Year of the Linux, when? If there’s one thing about this new Microsoft, it’s that the company is open to embracing the competition without giving it a second thought.
Maybe it’s the cloud DNA of the firm, or maybe it has got something to do with a couple of high-profile failures like Windows Phone and UWP that got Redmond where it is now. Maybe it’s a combination of all these factors.
But this much is certain, that we have come a long way from back when Steve Ballmer infamously called Linux a cancer. The former Microsoft CEO was an excitable fella, yes, but he took things a bit too far back then.
The Microsoft of now knows this, and is happy to admit that it was on the wrong side of history regarding Linux and the open source space as a whole.

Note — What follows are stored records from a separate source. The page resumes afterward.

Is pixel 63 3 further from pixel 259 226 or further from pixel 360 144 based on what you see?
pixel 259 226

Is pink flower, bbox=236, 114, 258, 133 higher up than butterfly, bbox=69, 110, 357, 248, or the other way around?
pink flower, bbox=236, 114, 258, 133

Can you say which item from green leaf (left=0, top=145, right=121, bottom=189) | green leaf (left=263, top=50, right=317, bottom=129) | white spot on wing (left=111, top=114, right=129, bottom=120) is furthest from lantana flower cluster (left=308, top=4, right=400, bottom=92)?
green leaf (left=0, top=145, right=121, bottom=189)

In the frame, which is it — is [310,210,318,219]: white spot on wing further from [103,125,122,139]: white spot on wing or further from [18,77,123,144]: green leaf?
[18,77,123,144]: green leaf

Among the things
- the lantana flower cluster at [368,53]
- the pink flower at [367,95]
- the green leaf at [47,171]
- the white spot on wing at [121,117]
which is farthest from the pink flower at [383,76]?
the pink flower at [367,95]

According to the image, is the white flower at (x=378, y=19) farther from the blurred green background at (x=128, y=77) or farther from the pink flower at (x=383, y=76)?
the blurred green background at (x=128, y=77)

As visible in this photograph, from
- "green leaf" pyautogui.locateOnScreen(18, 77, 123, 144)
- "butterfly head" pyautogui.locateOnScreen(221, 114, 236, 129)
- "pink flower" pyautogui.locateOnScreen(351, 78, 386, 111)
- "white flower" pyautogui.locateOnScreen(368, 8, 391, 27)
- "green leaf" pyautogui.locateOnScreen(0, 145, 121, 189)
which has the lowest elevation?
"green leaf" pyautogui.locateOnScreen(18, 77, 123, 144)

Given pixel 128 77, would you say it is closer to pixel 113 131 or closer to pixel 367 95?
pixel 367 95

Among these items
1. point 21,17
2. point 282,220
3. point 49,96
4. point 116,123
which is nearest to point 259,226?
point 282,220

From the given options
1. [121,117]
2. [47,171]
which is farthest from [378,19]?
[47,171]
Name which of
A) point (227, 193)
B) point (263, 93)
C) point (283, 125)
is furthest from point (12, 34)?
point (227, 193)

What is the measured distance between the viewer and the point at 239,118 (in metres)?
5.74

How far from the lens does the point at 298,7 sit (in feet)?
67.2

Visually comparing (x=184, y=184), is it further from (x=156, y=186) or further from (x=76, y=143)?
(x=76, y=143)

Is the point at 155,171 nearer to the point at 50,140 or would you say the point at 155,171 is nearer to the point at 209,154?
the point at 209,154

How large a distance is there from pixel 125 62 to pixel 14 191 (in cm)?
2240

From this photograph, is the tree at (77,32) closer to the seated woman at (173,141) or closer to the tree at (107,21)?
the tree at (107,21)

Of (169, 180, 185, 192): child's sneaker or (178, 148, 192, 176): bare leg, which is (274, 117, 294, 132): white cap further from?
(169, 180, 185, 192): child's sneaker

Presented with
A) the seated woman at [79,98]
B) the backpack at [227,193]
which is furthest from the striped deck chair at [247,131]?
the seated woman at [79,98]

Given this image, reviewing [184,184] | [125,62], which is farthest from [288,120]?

At least, these are the thoughts of Microsoft President Brad Smith, who during a recent chat hosted by the Computer Science and Artificial Intelligence Lab at MIT acknowledged that the company had figured it wrong.
His words, paraphrased:
“Microsoft was on the wrong side of history when open source exploded at the beginning of the century and I can say that about me personally. The good news is that, if life is long enough, you can learn… that you need to change.”
And indeed, Microsoft has changed.
Azure, the company’s cloud computing arm has been supporting various Linux distributions for many a year now. Redmond even recently built a Linux based OS for its Azure Sphere platform for IoT app development.
Plus, who can forget the “Microsoft loves Linux” moment back at BUILD 2016.
That was when the company introduced the Windows Subsystem for Linux in Windows 10. In fact, its successor, the Windows Subsystem for Linux 2, announced last year, is one of the big new features coming in the upcoming May 2020 Update for the operating system.
Of course, the tussle between Linux and Microsoft software continues across the globe. But as far as Redmond is concerned, it’s all in the past now.